The display case at Lucky’s Doughnuts (2902 Main Street) makes you want to order a dozen and ravenously consume all of them in one sitting. If doughnuts were works of art, these would be at the Met: they’re perfectly shaped, with shiny glazes and aesthetically pleasing toppings. Owner Vince Piccolo says it took a solid year of testing for his team to create the ultimate North American doughnut. Say goodbye to your waistline: Lucky’s is just one stop among the many multicultural doughnut options to sample in the city.
Out of their rotating selection of 12 doughnuts, Piccolo’s favourites are a yeast doughnut filled with coconut custard and topped with coconut shavings—called the Coconut Bismarck—and a pistachio-orange cake doughnut that contains orange juice and orange zest and has chopped pistachios on top. Over the phone, Piccolo explains why using fresh, real ingredients was so important: “We wanted to be able to taste what the doughnut is. We wanted to taste orange. We wanted to taste pistachio.”
Everything in the display case has been made within the last hour and a half. If you want the freshest of the fresh, though, order the New Orleans–style beignets and wait 10 to 15 minutes for them to arrive steaming, along with milk chocolate, sour cherry, and vanilla dipping sauces. They’re light and easy to gobble up. (Just don’t burn your tongue.)
“Don’t tell my wife, but I’ve eaten six straight doughnuts with a cup of coffee in the morning,” admits Eppy Rappaport, owner of Omnitsky Kosher Delicatessen (5866 Cambie Street), during a phone chat. Rappaport has a weakness for sufganiyot (Jewish doughnuts), which he eats in the lead-up to Hanukkah. During the month of December, he sells these deep-fried, jelly- or custard-filled treats to celebrate the holiday. Sabra (3844 Oak Street) makes sufganiyot from November 11 through Hanukkah in mid-December.

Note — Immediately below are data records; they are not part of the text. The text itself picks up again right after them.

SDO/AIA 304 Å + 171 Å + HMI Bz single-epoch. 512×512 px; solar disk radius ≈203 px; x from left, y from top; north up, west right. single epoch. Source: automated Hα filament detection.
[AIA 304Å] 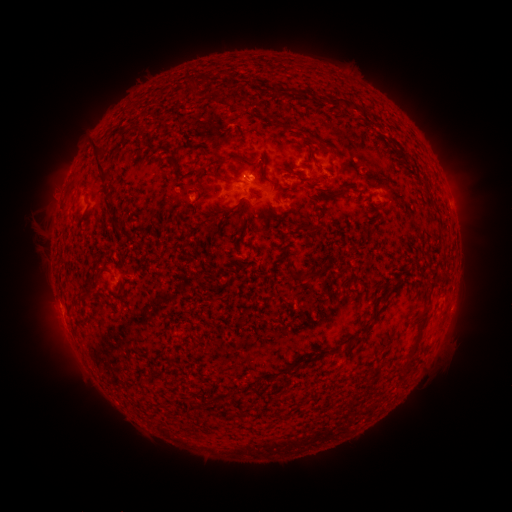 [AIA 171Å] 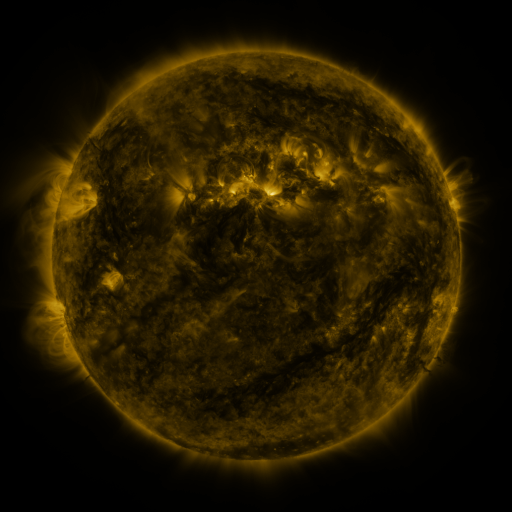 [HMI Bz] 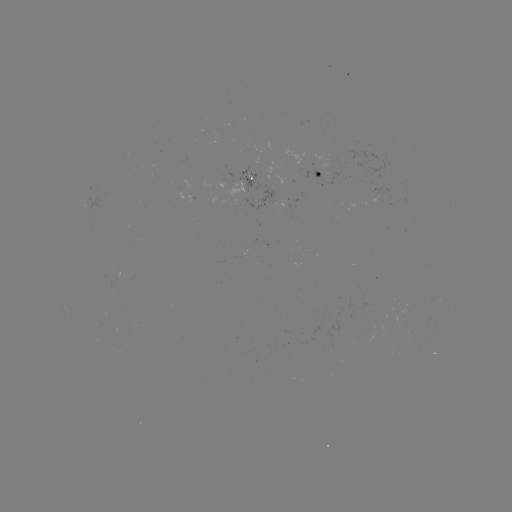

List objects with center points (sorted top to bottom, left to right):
filament: (299, 88, 309, 97)
filament: (329, 96, 344, 106)
filament: (90, 141, 111, 185)
filament: (310, 144, 329, 165)
filament: (223, 152, 251, 163)
filament: (187, 167, 202, 176)
filament: (219, 176, 233, 185)
filament: (322, 183, 353, 201)
filament: (311, 200, 318, 212)
filament: (219, 205, 238, 217)
filament: (302, 223, 314, 233)
filament: (305, 263, 326, 281)
filament: (81, 292, 92, 301)
filament: (360, 308, 382, 336)
filament: (345, 340, 354, 349)
filament: (410, 342, 417, 354)
filament: (300, 357, 314, 366)
filament: (398, 363, 410, 372)
filament: (187, 397, 198, 410)
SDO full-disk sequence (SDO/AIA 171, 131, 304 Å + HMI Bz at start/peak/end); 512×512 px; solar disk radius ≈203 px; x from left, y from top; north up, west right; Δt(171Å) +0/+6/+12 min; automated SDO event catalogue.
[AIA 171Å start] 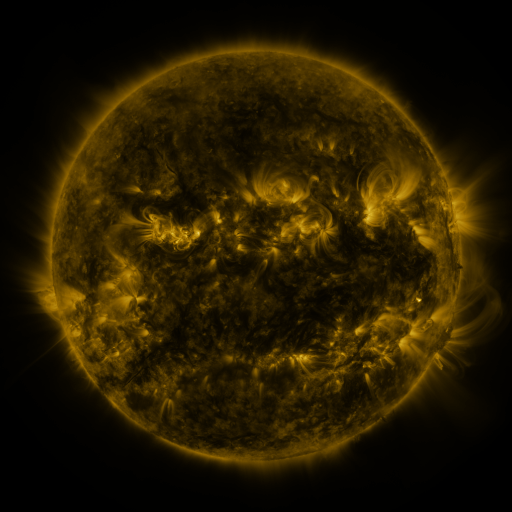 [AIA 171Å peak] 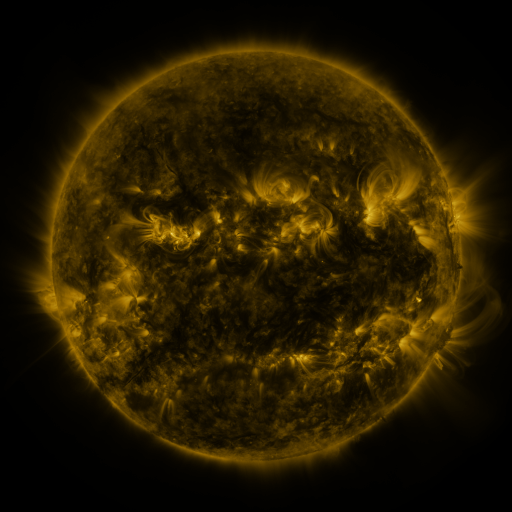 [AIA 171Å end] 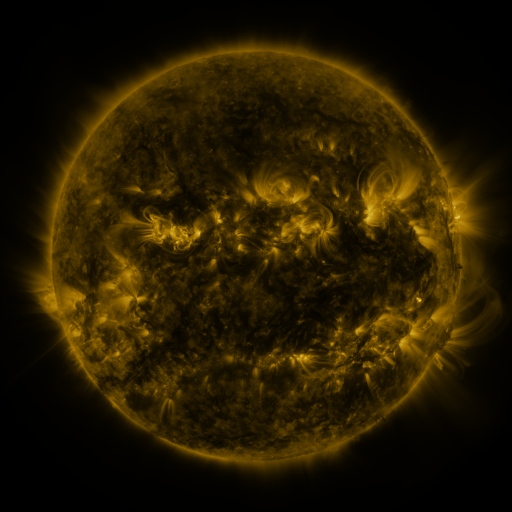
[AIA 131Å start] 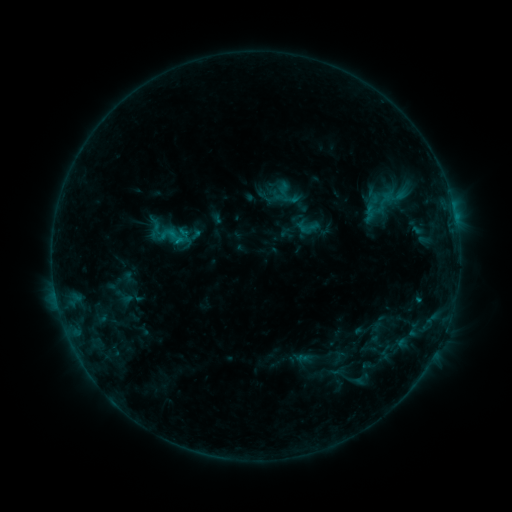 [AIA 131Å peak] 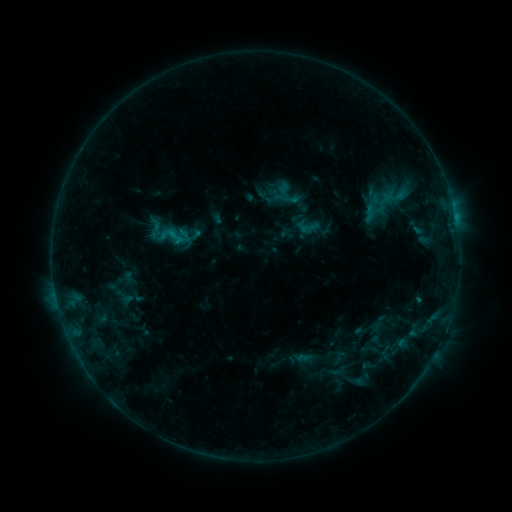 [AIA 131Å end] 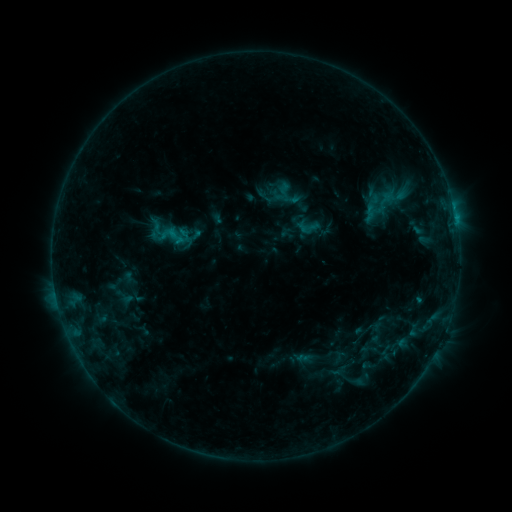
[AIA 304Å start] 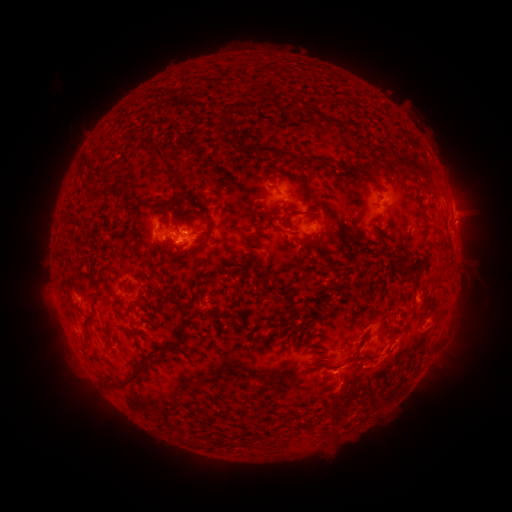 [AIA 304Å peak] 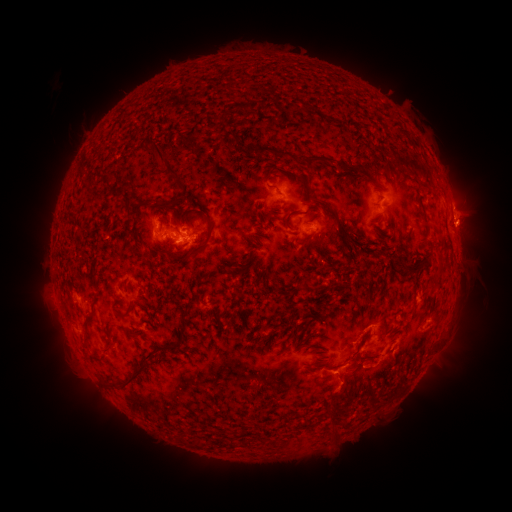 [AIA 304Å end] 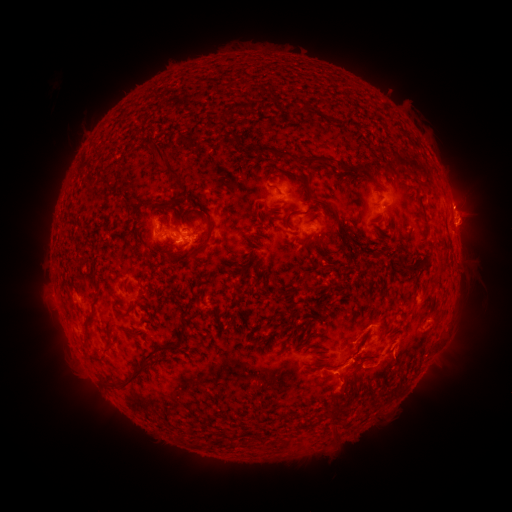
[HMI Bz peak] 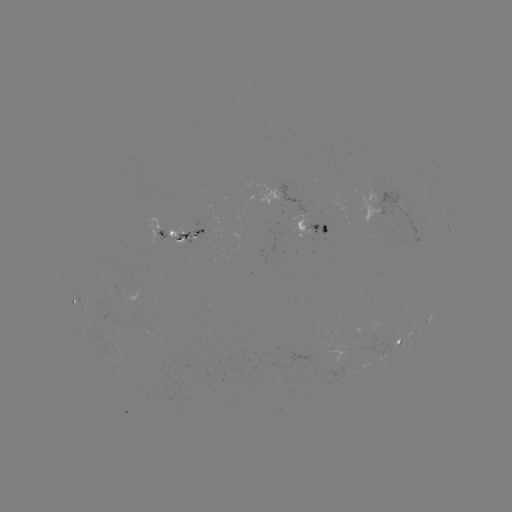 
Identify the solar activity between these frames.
eruption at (469, 227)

If you can’t wait until then, you can visit Rappaport’s doughnut supplier, Garden City Bakery (9100 Blundell Road, Richmond), where owner Ivan Gerlach starts on the sufganiyot at 6 a.m. year-round. When they’re ready depends on the rabbi, Gerlach explains, so call ahead. According to the rules of this kosher establishment, “the rabbi has to come in the morning to turn on the fryer. He likes to sleep in, though,” he jokes, with affection, by phone.
The wait is worth it: delicious yeast doughnuts with a crisp exterior, filled with raspberry or apricot jelly and topped with icing sugar. Other options include Bavarian cream, chocolate, and plain sugar. “They’re going to be the best doughnuts you’ll ever have. Guaranteed to melt in your mouth,” Gerlach claims.
Also toothsome are Persian bamieh at Golestan Bakery (1554 Lonsdale Avenue, North Vancouver). The process includes piping out two-inch pieces of batter, deep-frying them, and soaking them in a mixture of sugar, honey, and rosewater syrup. “They’re hard to make but easy to eat,” owner Jalal Darvishi says, laughing, by phone.
Darvishi’s sweet and fragrant bamieh are also available at Zeitoon (1795 Pendrell Street and 1615 Lonsdale Avenue, North Vancouver). During a phone chat, Zeitoon owner Reza Vojdani explains, “It’s a traditional Persian/Arabic sweet. Especially when the fasting month [Ramadan] comes in Iran and the Arabic world, it’s very common. They break the fast with it. When that season comes, everyone goes crazy over them,” he explains.
Marinda Breese, co-owner of African Breese Imports (1054 Marine Drive, North Vancouver and 3654 West 4th Avenue, opening mid November) can’t keep up with the demand for the South African koeksisters one of her customers—who has agreed to be her supplier—delivers every Thursday or Friday. “I never have enough,” she says by phone. The doughnuts have a braided shape and are dipped into cold sugar syrup once they’ve been deep-fried. Breese sells them frozen and recommends snacking on them straight from the freezer. They’re the perfect midnight-craving fix.
Chinese-doughnut fans have five different options at New Town Bakery. Co-owner Susanna Ng sits at a booth in the Chinatown
location (148 East Pender Street) enjoying a cup of tea and a cinnamon doughnut. The round, flat doughnut is dense and in fact contains streaks of sweet red-bean curd rather than cinnamon. The same dough, without the bean curd, is used for the plain sweet doughnut: it’s rolled into thick ropes that are folded in half and deep-fried. The plain doughnuts seem almost guilt-free: extremely light, eggy puffs that feel like nothing going down.
Extremely popular are the salty doughnuts—long, deep-fried lengths of airy dough that commonly accompany breakfast. “They’re perfect with congee. Like crackers with soup,” Ng says.
The Chinese take on a western jelly doughnut is especially good. The dough for baked bao (buns) is filled with red bean paste, deep fried, and then rolled in granulated sugar. One bite and the combination of a golden crust, soft inside dough, and sweet filling will have you hooked.